The Amandla EduFootball Project on the other hand uses football to tackle social inequality and violence in the Khayelitsha township of Cape Town. This slum is home to extremely high murder and assault rates and young people can easily slip into dangerous lifestyles. The Amandla scheme enables girls and boys to access a safe hub where they can gain support from strong role models. The football league run by the project is also based upon a points based system to encourage positive behaviour and build self-esteem both on and off the pitch. These two schemes alone help show how important sport can be for young people young people to become educated, make friends and create brighter futures. Congratulations Girls Kick It and Amandla!
I would love to hear how sport has helped you to overcome challenges in your own lives.
I would like to draw attention to an incredibly inspiring South-Sudanese born athlete who has triumphed over extreme adversity to compete in London 2012 Olympics: Guor Marial grew up amidst bitter and violent civil war in Sudan with very little childhood or hope.
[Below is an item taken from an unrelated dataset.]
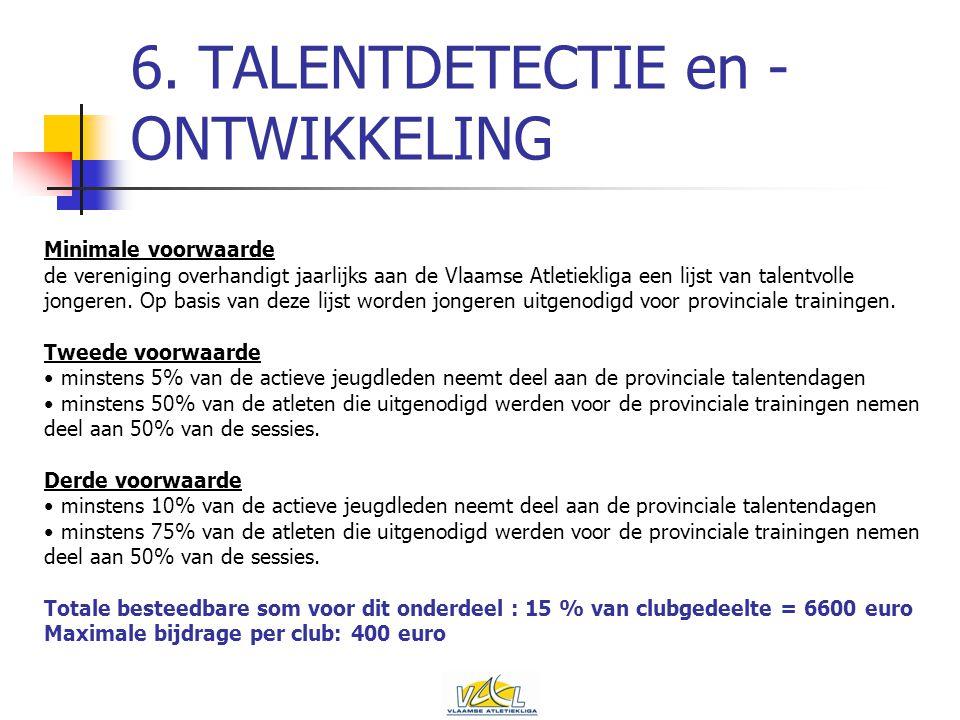 6. TALENTDETECTIE en - ONTWIKKELING Minimale voorwaarde de vereniging overhandigt jaarlijks aan de Vlaamse Atletiekliga een lijst van talentvolle jong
After 28 members of his family were killed by the Sudanese government and having been kidnapped by gunmen, Marial escaped from a labour camp and fled Sudan aged 8.
He eventually reached the United States where he took up athletics and discovered his talent. However he does not have a full American citizenship and newly independent South Sudan does not yet have a national Olympic body so he cannot compete for either country. Yet Guor Marial will get his chance to become an Olympic hero as this week the IOC granted him permission to compete as an independent athlete under the Olympic flag!
He has not seen his parents since he left Sudan in 1993 but hopes that they may be able to catch him compete by making the trip to the nearest big town with electricity 40 miles from their village, although I am sure he will have more people than only his parents supporting him!
A truly remarkable Olympians: I look forward to seeing how well Guor does but he is already a champion in my opinion!
With the announcement that Saudi Arabia along with Qatar and Brunei will have female athletes competing at the Olympics, London 2012 will be a ground-breaking event with women taking part from every nation.
This move, which has been fiercely opposed by many religious conservatives, represents a great shift towards gender equality and should bring much hope to women throughout the Muslim world. However we must make sure that this is not a hollow victory. Progress towards rights for women remains fragile throughout the world and is very vulnerable to age-old pressures.
Both athletes who have been selected to compete for Saudi Arabia, Sarah Attar in the 800m and Wodjan Ali Seraj Abdulrahim Shahrkhani in judo, live and train outside of the kingdom and carry little influence within the nation.
Additionally womens’ sport remains very much an underground activity within many parts of the world. Therefore whilst this news makes me very happy, we still have a long way to go until we will achieve true gender equality. I will be watching Sarah and Wodjan with much anticipation and wish them the very best of luck!